> _Excerpt_
# Phase 5 - POS tagging and insertion of Singlish words

In [None]:
from google.colab import drive
drive.mount("/content/drive")

Mounted at /content/drive


## IMPORT RELEVANT LIBRARIES

In [None]:
# import the nltk library to do POS tagging
import nltk
from nltk.tokenize import word_tokenize
from nltk.corpus import stopwords
nltk.download('averaged_perceptron_tagger')
nltk.download('punkt')
nltk.download('stopwords')
stop_words = set(stopwords.words('english')) 

[nltk_data] Downloading package averaged_perceptron_tagger to
[nltk_data]     /root/nltk_data...
[nltk_data]   Unzipping taggers/averaged_perceptron_tagger.zip.
[nltk_data] Downloading package punkt to /root/nltk_data...
[nltk_data]   Unzipping tokenizers/punkt.zip.
[nltk_data] Downloading package stopwords to /root/nltk_data...
[nltk_data]   Unzipping corpora/stopwords.zip.


In [None]:
# import other libraries
import numpy as np
import string
from tensorflow.keras.preprocessing.text import Tokenizer
from tensorflow.keras.utils import to_categorical
from tensorflow.keras.models import load_model
from tensorflow.keras.preprocessing.sequence import pad_sequences
import random

## DECLARING CONSTANTS

In [None]:
# FIXED CONSTANTS
WORD_LIMIT = 500000
LENGTH = 50 + 1  # input seed (50) + predicted output (1)

> _Supplied material_
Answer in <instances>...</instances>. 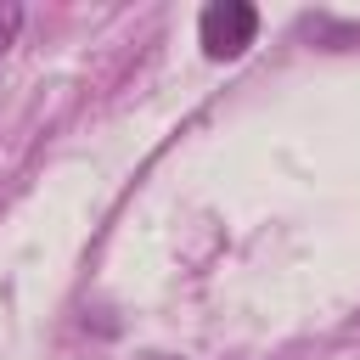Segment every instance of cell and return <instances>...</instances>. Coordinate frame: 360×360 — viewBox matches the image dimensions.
Returning <instances> with one entry per match:
<instances>
[{"mask_svg":"<svg viewBox=\"0 0 360 360\" xmlns=\"http://www.w3.org/2000/svg\"><path fill=\"white\" fill-rule=\"evenodd\" d=\"M253 39H259V11L248 0H214V6H202L197 45H202L208 62H236Z\"/></svg>","mask_w":360,"mask_h":360,"instance_id":"6da1fadb","label":"cell"},{"mask_svg":"<svg viewBox=\"0 0 360 360\" xmlns=\"http://www.w3.org/2000/svg\"><path fill=\"white\" fill-rule=\"evenodd\" d=\"M17 34H22V6L17 0H0V56L17 45Z\"/></svg>","mask_w":360,"mask_h":360,"instance_id":"7a4b0ae2","label":"cell"}]
</instances>
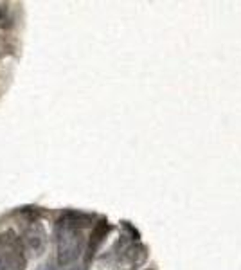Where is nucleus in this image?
Returning <instances> with one entry per match:
<instances>
[{
	"mask_svg": "<svg viewBox=\"0 0 241 270\" xmlns=\"http://www.w3.org/2000/svg\"><path fill=\"white\" fill-rule=\"evenodd\" d=\"M58 263L60 265H70L78 260L83 250V234L76 227L58 222Z\"/></svg>",
	"mask_w": 241,
	"mask_h": 270,
	"instance_id": "nucleus-1",
	"label": "nucleus"
},
{
	"mask_svg": "<svg viewBox=\"0 0 241 270\" xmlns=\"http://www.w3.org/2000/svg\"><path fill=\"white\" fill-rule=\"evenodd\" d=\"M24 265L22 247L14 232L8 230L0 236V270H20Z\"/></svg>",
	"mask_w": 241,
	"mask_h": 270,
	"instance_id": "nucleus-2",
	"label": "nucleus"
},
{
	"mask_svg": "<svg viewBox=\"0 0 241 270\" xmlns=\"http://www.w3.org/2000/svg\"><path fill=\"white\" fill-rule=\"evenodd\" d=\"M108 229H110V227H108V222H99L94 227V230L90 234V242H88V258L94 256V252L98 250V247L101 245L104 236H106Z\"/></svg>",
	"mask_w": 241,
	"mask_h": 270,
	"instance_id": "nucleus-3",
	"label": "nucleus"
},
{
	"mask_svg": "<svg viewBox=\"0 0 241 270\" xmlns=\"http://www.w3.org/2000/svg\"><path fill=\"white\" fill-rule=\"evenodd\" d=\"M74 270H85V266H80V268H74Z\"/></svg>",
	"mask_w": 241,
	"mask_h": 270,
	"instance_id": "nucleus-4",
	"label": "nucleus"
},
{
	"mask_svg": "<svg viewBox=\"0 0 241 270\" xmlns=\"http://www.w3.org/2000/svg\"><path fill=\"white\" fill-rule=\"evenodd\" d=\"M47 270H54V268H52V266H49V268H47Z\"/></svg>",
	"mask_w": 241,
	"mask_h": 270,
	"instance_id": "nucleus-5",
	"label": "nucleus"
},
{
	"mask_svg": "<svg viewBox=\"0 0 241 270\" xmlns=\"http://www.w3.org/2000/svg\"><path fill=\"white\" fill-rule=\"evenodd\" d=\"M0 16H2V13H0Z\"/></svg>",
	"mask_w": 241,
	"mask_h": 270,
	"instance_id": "nucleus-6",
	"label": "nucleus"
}]
</instances>
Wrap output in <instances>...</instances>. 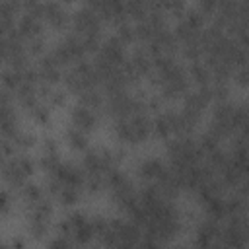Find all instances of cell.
<instances>
[{"instance_id":"1","label":"cell","mask_w":249,"mask_h":249,"mask_svg":"<svg viewBox=\"0 0 249 249\" xmlns=\"http://www.w3.org/2000/svg\"><path fill=\"white\" fill-rule=\"evenodd\" d=\"M72 123L76 124V128H80V130L86 132V130L95 128L97 119H95V115H93L88 107L80 105V107H74V109H72Z\"/></svg>"},{"instance_id":"2","label":"cell","mask_w":249,"mask_h":249,"mask_svg":"<svg viewBox=\"0 0 249 249\" xmlns=\"http://www.w3.org/2000/svg\"><path fill=\"white\" fill-rule=\"evenodd\" d=\"M167 173V167L158 158H148L140 163V175L146 179H161Z\"/></svg>"},{"instance_id":"3","label":"cell","mask_w":249,"mask_h":249,"mask_svg":"<svg viewBox=\"0 0 249 249\" xmlns=\"http://www.w3.org/2000/svg\"><path fill=\"white\" fill-rule=\"evenodd\" d=\"M43 16L47 18V21H49L53 27H64L66 21H68V16H66V12L62 10V6H60V4H54V2L43 4Z\"/></svg>"},{"instance_id":"4","label":"cell","mask_w":249,"mask_h":249,"mask_svg":"<svg viewBox=\"0 0 249 249\" xmlns=\"http://www.w3.org/2000/svg\"><path fill=\"white\" fill-rule=\"evenodd\" d=\"M0 84L6 88V89H18L19 84H21V72L8 66L0 72Z\"/></svg>"},{"instance_id":"5","label":"cell","mask_w":249,"mask_h":249,"mask_svg":"<svg viewBox=\"0 0 249 249\" xmlns=\"http://www.w3.org/2000/svg\"><path fill=\"white\" fill-rule=\"evenodd\" d=\"M152 130L160 136V138H167L173 130H171V121H169V115L163 113V115H158L154 121H152Z\"/></svg>"},{"instance_id":"6","label":"cell","mask_w":249,"mask_h":249,"mask_svg":"<svg viewBox=\"0 0 249 249\" xmlns=\"http://www.w3.org/2000/svg\"><path fill=\"white\" fill-rule=\"evenodd\" d=\"M66 138H68V144L72 148H76V150H86L88 148V136H86V132L80 130V128H76V126L68 128Z\"/></svg>"},{"instance_id":"7","label":"cell","mask_w":249,"mask_h":249,"mask_svg":"<svg viewBox=\"0 0 249 249\" xmlns=\"http://www.w3.org/2000/svg\"><path fill=\"white\" fill-rule=\"evenodd\" d=\"M72 235H74L76 243L84 245V243H88L95 233H93V228H91V224H89V220H88L86 224H82V226L74 228V230H72Z\"/></svg>"},{"instance_id":"8","label":"cell","mask_w":249,"mask_h":249,"mask_svg":"<svg viewBox=\"0 0 249 249\" xmlns=\"http://www.w3.org/2000/svg\"><path fill=\"white\" fill-rule=\"evenodd\" d=\"M51 214H53V206H51L49 200H43V198H41L39 202L33 204V220H43V222H47Z\"/></svg>"},{"instance_id":"9","label":"cell","mask_w":249,"mask_h":249,"mask_svg":"<svg viewBox=\"0 0 249 249\" xmlns=\"http://www.w3.org/2000/svg\"><path fill=\"white\" fill-rule=\"evenodd\" d=\"M206 210L214 216V218H222L226 214V202L222 198H218L216 195H212L208 200H206Z\"/></svg>"},{"instance_id":"10","label":"cell","mask_w":249,"mask_h":249,"mask_svg":"<svg viewBox=\"0 0 249 249\" xmlns=\"http://www.w3.org/2000/svg\"><path fill=\"white\" fill-rule=\"evenodd\" d=\"M58 200H60L64 206H72V204H76V202L80 200V193H78V189H74V187H62L60 193H58Z\"/></svg>"},{"instance_id":"11","label":"cell","mask_w":249,"mask_h":249,"mask_svg":"<svg viewBox=\"0 0 249 249\" xmlns=\"http://www.w3.org/2000/svg\"><path fill=\"white\" fill-rule=\"evenodd\" d=\"M80 101L88 109L89 107H99L101 105V95L97 91H93V89H84V91H80Z\"/></svg>"},{"instance_id":"12","label":"cell","mask_w":249,"mask_h":249,"mask_svg":"<svg viewBox=\"0 0 249 249\" xmlns=\"http://www.w3.org/2000/svg\"><path fill=\"white\" fill-rule=\"evenodd\" d=\"M117 29H119V31H117V39H119L123 45L134 41V27H132L128 21H121Z\"/></svg>"},{"instance_id":"13","label":"cell","mask_w":249,"mask_h":249,"mask_svg":"<svg viewBox=\"0 0 249 249\" xmlns=\"http://www.w3.org/2000/svg\"><path fill=\"white\" fill-rule=\"evenodd\" d=\"M189 72H191V76H193L198 84H204V86H206V82H208V66H204V64H200V62L196 60V62L191 64Z\"/></svg>"},{"instance_id":"14","label":"cell","mask_w":249,"mask_h":249,"mask_svg":"<svg viewBox=\"0 0 249 249\" xmlns=\"http://www.w3.org/2000/svg\"><path fill=\"white\" fill-rule=\"evenodd\" d=\"M23 196H25V200H29L33 204L39 202L41 200V187L35 183H25L23 185Z\"/></svg>"},{"instance_id":"15","label":"cell","mask_w":249,"mask_h":249,"mask_svg":"<svg viewBox=\"0 0 249 249\" xmlns=\"http://www.w3.org/2000/svg\"><path fill=\"white\" fill-rule=\"evenodd\" d=\"M16 161V165L19 167V171L27 177V175H31L33 171H35V161L29 158V156H19L18 160H14Z\"/></svg>"},{"instance_id":"16","label":"cell","mask_w":249,"mask_h":249,"mask_svg":"<svg viewBox=\"0 0 249 249\" xmlns=\"http://www.w3.org/2000/svg\"><path fill=\"white\" fill-rule=\"evenodd\" d=\"M29 233H31L35 239H41V237L47 233V222H43V220H31Z\"/></svg>"},{"instance_id":"17","label":"cell","mask_w":249,"mask_h":249,"mask_svg":"<svg viewBox=\"0 0 249 249\" xmlns=\"http://www.w3.org/2000/svg\"><path fill=\"white\" fill-rule=\"evenodd\" d=\"M49 117H51V113H49L47 105H41V103H37V105L33 107V119H35V121H39V123L47 124V123H49Z\"/></svg>"},{"instance_id":"18","label":"cell","mask_w":249,"mask_h":249,"mask_svg":"<svg viewBox=\"0 0 249 249\" xmlns=\"http://www.w3.org/2000/svg\"><path fill=\"white\" fill-rule=\"evenodd\" d=\"M45 49V39L43 35H37V37H31L29 39V53L31 54H41Z\"/></svg>"},{"instance_id":"19","label":"cell","mask_w":249,"mask_h":249,"mask_svg":"<svg viewBox=\"0 0 249 249\" xmlns=\"http://www.w3.org/2000/svg\"><path fill=\"white\" fill-rule=\"evenodd\" d=\"M33 140H35V136H33V134L19 132V134L14 138V144H16V146H19V148H29V146H33Z\"/></svg>"},{"instance_id":"20","label":"cell","mask_w":249,"mask_h":249,"mask_svg":"<svg viewBox=\"0 0 249 249\" xmlns=\"http://www.w3.org/2000/svg\"><path fill=\"white\" fill-rule=\"evenodd\" d=\"M49 249H70V243L64 237H54V239H51Z\"/></svg>"},{"instance_id":"21","label":"cell","mask_w":249,"mask_h":249,"mask_svg":"<svg viewBox=\"0 0 249 249\" xmlns=\"http://www.w3.org/2000/svg\"><path fill=\"white\" fill-rule=\"evenodd\" d=\"M51 99H53L54 105H64V101H66V93L60 91V89H56V91L51 93Z\"/></svg>"},{"instance_id":"22","label":"cell","mask_w":249,"mask_h":249,"mask_svg":"<svg viewBox=\"0 0 249 249\" xmlns=\"http://www.w3.org/2000/svg\"><path fill=\"white\" fill-rule=\"evenodd\" d=\"M8 206H10V196H8V193L4 189H0V214L6 212Z\"/></svg>"},{"instance_id":"23","label":"cell","mask_w":249,"mask_h":249,"mask_svg":"<svg viewBox=\"0 0 249 249\" xmlns=\"http://www.w3.org/2000/svg\"><path fill=\"white\" fill-rule=\"evenodd\" d=\"M10 247L12 249H25V239L21 235H16V237H12V245Z\"/></svg>"},{"instance_id":"24","label":"cell","mask_w":249,"mask_h":249,"mask_svg":"<svg viewBox=\"0 0 249 249\" xmlns=\"http://www.w3.org/2000/svg\"><path fill=\"white\" fill-rule=\"evenodd\" d=\"M45 154H56V144H54L53 138L45 140Z\"/></svg>"}]
</instances>
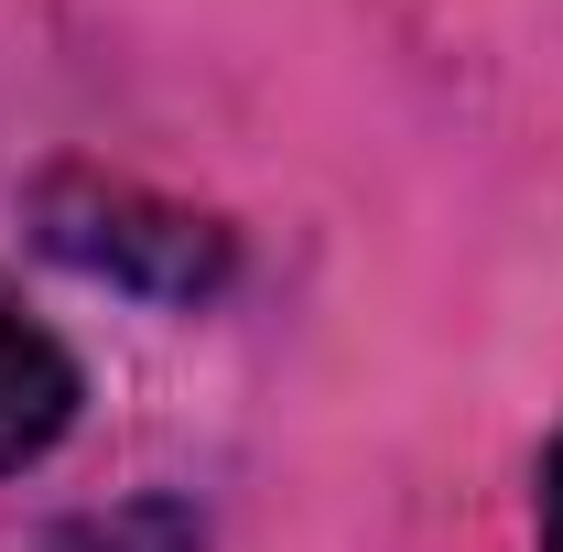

> _Directions for this task_
Reproduce the POS tagging notebook word for word, from "nltk.download('punkt')" up to and including "stopwords to /root/nltk_data...".

> _Response to this task_
nltk.download('punkt')
nltk.download('stopwords')
stop_words = set(stopwords.words('english')) 

[nltk_data] Downloading package averaged_perceptron_tagger to
[nltk_data]     /root/nltk_data...
[nltk_data]   Unzipping taggers/averaged_perceptron_tagger.zip.
[nltk_data] Downloading package punkt to /root/nltk_data...
[nltk_data]   Unzipping tokenizers/punkt.zip.
[nltk_data] Downloading package stopwords to /root/nltk_data...